▶ [Instructions to follow]: A single number is required: the count of lines in the following entries that include the word "isdashboardselected".

***** Records

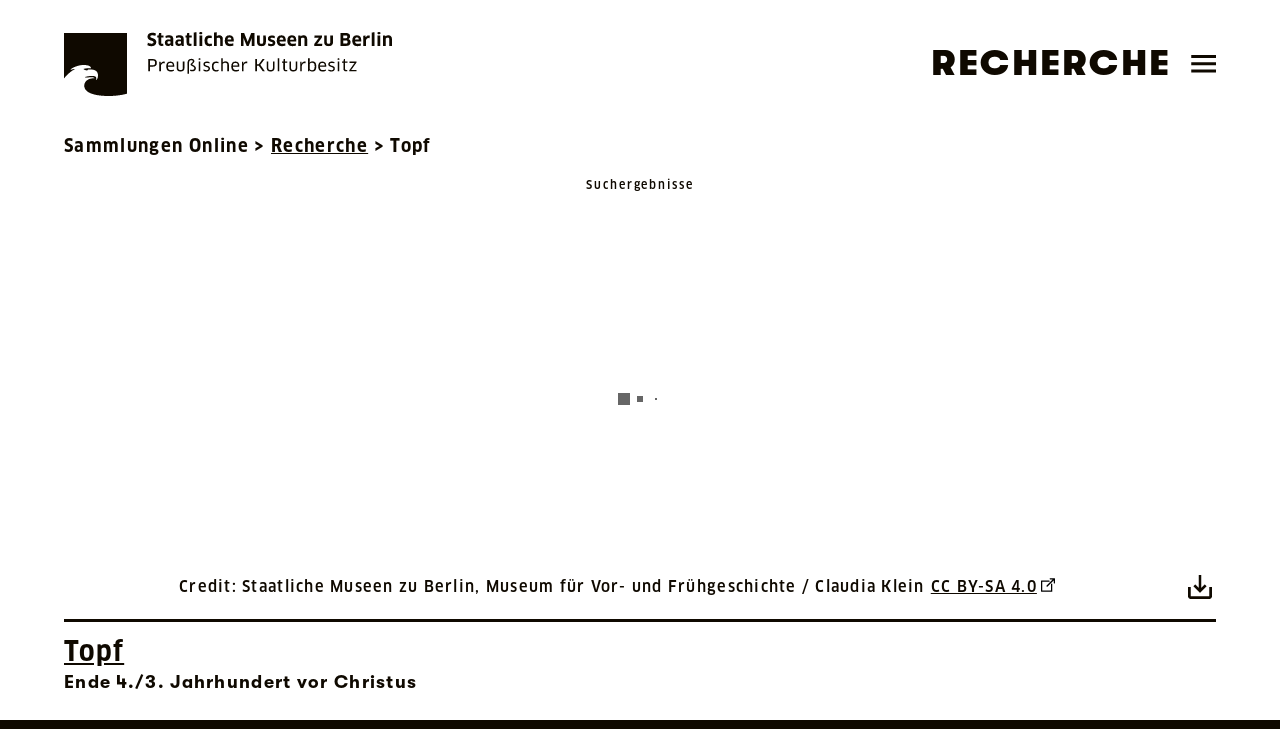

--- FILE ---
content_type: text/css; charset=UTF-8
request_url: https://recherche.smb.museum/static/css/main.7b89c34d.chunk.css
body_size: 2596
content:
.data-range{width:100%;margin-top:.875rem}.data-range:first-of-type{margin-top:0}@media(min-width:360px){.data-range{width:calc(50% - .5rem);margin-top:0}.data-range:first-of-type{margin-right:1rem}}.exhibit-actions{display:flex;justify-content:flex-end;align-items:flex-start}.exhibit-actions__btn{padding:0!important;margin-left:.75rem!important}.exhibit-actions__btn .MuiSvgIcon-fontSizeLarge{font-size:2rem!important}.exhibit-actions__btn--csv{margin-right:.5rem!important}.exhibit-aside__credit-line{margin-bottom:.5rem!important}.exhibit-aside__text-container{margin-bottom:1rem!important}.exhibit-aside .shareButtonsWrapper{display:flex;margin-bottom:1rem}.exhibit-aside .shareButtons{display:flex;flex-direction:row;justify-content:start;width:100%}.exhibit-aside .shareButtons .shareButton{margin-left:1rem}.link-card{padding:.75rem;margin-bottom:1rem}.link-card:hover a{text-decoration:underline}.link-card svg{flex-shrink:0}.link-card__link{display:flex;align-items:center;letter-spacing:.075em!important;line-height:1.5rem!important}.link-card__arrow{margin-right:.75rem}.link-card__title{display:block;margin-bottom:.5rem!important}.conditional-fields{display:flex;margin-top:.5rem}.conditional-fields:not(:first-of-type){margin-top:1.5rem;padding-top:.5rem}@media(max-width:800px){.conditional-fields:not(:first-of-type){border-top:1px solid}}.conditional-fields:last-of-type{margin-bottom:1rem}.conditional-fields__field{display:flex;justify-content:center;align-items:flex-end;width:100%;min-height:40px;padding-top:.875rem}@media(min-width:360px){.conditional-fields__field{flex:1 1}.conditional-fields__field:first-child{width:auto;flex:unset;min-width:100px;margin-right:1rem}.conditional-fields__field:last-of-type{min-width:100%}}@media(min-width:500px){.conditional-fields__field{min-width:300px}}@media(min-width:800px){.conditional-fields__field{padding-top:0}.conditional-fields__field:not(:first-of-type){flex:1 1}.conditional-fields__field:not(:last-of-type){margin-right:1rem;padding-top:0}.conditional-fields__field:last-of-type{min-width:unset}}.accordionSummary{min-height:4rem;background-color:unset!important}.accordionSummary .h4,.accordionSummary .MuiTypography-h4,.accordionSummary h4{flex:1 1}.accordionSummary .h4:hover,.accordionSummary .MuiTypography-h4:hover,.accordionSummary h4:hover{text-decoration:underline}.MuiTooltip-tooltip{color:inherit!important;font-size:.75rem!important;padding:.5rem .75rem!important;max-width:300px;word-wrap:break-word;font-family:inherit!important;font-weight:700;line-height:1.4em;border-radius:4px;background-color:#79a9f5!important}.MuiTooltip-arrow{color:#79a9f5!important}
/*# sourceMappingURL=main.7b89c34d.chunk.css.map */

**********
***** Records

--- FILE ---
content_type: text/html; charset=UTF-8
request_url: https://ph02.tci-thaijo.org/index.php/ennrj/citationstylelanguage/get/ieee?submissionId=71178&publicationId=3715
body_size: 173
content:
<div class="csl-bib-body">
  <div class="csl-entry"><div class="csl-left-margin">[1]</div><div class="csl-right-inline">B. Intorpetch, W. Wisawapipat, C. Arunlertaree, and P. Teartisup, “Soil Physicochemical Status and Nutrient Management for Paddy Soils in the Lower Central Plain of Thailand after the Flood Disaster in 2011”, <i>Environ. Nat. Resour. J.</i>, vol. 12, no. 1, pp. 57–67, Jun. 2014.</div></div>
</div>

**********
***** Records

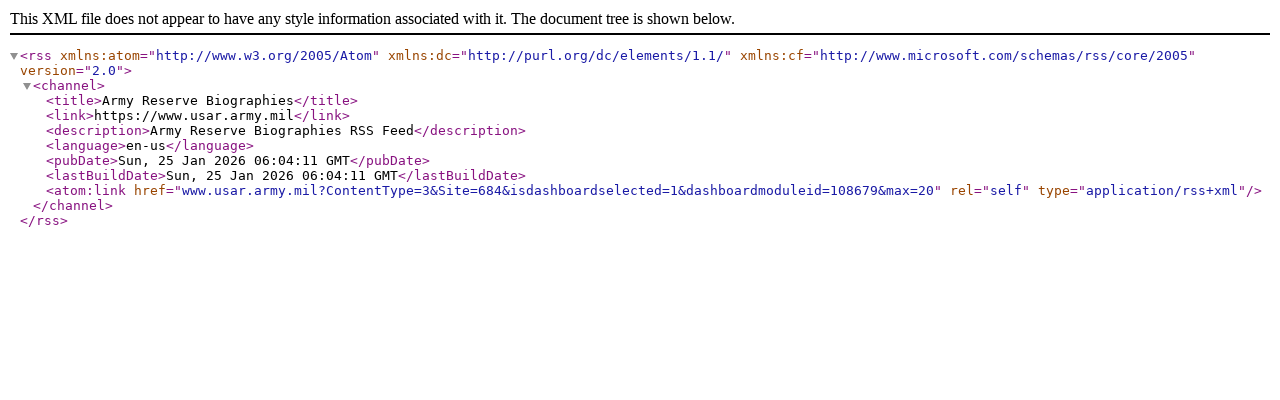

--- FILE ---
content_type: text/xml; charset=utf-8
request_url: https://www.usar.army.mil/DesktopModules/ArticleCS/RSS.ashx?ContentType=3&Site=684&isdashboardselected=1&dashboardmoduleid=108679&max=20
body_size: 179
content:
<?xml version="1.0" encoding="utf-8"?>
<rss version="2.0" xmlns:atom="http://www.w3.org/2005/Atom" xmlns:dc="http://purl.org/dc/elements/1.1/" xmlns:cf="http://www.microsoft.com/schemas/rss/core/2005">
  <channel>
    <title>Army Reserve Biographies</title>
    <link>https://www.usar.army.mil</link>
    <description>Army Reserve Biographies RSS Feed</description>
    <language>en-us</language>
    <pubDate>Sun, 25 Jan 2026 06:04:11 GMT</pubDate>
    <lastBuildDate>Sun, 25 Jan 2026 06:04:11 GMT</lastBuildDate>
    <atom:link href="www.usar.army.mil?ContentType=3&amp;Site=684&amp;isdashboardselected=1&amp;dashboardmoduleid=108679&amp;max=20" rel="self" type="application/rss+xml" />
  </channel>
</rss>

**********

▶ [Answer box]: 2